I won’t lie. This was the scariest part of the entire trip for me.
I held on to the wicker basket very tight for at least 15 minutes after we were off the ground until I started to loosen up and feel secure.
While you are in the air you are floating effortlessly over farmland and trees. Charles asked us to put our hands out and grab a leave from a passing tree.
Looking as far as you can from 400 feet above the ground with the silence surrounding you is something that really can’t be described beyond a magical feeling.
On a clear day, you can see Pilot Mountain and even the Charlotte skyline. Time goes both slow and fast while you are up in the balloon because before you know it you are making your way for landing in what is hopefully a large field.
I was so worried about taking off that I didn’t even think about landing!
Landing is unpredictable. Ideally, you land in a large open field that is easily accessible via a secondary road, because the chase car is going to want easy access to fold up the balloon and basket.

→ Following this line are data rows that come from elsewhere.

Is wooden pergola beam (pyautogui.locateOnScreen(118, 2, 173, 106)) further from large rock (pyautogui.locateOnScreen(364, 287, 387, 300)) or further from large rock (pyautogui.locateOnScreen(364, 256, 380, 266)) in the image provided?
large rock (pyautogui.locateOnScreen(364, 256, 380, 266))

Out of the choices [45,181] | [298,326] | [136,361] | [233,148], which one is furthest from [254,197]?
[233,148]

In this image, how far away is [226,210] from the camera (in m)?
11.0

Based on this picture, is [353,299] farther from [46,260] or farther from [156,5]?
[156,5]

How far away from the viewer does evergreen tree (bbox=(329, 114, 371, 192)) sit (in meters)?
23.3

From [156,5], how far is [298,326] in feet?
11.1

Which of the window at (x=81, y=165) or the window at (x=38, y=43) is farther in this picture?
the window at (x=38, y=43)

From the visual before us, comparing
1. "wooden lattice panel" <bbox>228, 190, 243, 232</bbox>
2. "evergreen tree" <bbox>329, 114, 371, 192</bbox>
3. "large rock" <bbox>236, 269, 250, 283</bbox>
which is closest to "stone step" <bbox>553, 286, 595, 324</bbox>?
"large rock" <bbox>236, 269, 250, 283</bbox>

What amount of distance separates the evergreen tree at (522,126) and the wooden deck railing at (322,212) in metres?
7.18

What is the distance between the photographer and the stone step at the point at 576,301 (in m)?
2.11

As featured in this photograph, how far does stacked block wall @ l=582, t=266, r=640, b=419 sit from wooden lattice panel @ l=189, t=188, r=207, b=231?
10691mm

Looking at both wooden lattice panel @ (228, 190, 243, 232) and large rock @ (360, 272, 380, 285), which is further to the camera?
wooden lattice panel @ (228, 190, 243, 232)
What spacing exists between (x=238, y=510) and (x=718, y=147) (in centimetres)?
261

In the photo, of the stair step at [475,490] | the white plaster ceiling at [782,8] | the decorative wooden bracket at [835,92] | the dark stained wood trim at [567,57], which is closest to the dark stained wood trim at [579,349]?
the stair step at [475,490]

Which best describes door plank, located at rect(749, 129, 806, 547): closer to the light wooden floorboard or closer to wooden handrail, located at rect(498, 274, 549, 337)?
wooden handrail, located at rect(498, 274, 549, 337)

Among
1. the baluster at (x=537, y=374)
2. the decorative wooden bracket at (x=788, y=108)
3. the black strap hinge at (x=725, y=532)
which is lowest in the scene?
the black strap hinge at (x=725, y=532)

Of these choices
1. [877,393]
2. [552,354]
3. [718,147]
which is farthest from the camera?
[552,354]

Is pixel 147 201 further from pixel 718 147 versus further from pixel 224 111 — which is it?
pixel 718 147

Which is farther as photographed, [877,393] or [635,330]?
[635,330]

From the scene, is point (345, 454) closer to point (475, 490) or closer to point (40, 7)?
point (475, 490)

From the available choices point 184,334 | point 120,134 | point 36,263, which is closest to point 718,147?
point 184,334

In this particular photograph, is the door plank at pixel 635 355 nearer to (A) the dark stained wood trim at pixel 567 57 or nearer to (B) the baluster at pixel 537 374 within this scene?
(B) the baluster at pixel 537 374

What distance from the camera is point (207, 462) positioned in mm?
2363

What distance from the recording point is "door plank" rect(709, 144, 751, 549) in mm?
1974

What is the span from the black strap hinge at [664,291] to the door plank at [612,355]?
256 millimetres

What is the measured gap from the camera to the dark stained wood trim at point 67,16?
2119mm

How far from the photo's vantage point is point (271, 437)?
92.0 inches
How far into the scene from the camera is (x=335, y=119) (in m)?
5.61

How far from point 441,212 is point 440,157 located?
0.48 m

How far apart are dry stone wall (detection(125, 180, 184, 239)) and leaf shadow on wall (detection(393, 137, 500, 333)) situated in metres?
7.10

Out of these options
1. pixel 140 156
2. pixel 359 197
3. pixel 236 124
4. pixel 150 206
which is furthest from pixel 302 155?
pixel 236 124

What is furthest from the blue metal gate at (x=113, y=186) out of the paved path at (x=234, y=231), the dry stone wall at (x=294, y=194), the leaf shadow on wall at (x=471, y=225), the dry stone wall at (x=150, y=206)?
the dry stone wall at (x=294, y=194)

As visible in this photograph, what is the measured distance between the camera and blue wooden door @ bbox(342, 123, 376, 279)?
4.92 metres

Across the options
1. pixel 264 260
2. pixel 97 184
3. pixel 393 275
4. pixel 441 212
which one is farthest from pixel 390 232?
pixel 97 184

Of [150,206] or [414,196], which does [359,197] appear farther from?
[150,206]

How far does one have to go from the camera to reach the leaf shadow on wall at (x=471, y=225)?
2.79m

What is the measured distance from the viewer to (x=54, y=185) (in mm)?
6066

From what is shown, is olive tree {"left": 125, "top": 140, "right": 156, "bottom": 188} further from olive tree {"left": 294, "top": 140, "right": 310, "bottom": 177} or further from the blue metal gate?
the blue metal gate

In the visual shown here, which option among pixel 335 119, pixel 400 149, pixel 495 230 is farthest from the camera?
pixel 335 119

Our landing was a little bit of both. We landed in a large open field, but realized that we were enclosed by a fence where the truck could not access. To make things more challenging for Charles, the pilot, there was also a power line that he needed to hop over. We ascended and made it over the power line, hoping to land in the road but we missed it and kept going.
Once the balloon was deflated, we helped to roll and fold it back up so that it would fit back nicely into the trailer of the chase car. This process can be easy or take a little longer depending on where you land.
And that’s part of the fun—every balloon ride is going to be different!
While talking to Charles during the flight, I learned that there really isn’t a bad time of year to fly a hot air balloon. The only time that might not be ideal is during the really hot days of summer.
The heat combined with the heat coming off of the flame isn’t going to be enjoyable.
Ready for Carolina BalloonFest and Beyond in Statesville?
From Statesville’s interesting history of ballooning to the iconic Carolina BalloonFest, we think there are plenty of reasons you should keep tabs on this part of our state.
Riding in a hot air balloon was definitely a NC bucket list-worthy item for me, and I’m so grateful that have had such a wonderful experience in Statesville!
Have you ever flown in a hot air balloon? How about over Statesville or elsewhere in North Carolina? And for bonus points, have you ever attended Carolina BalloonFest?
We’d love to know either way and look forward to hearing about your experiences!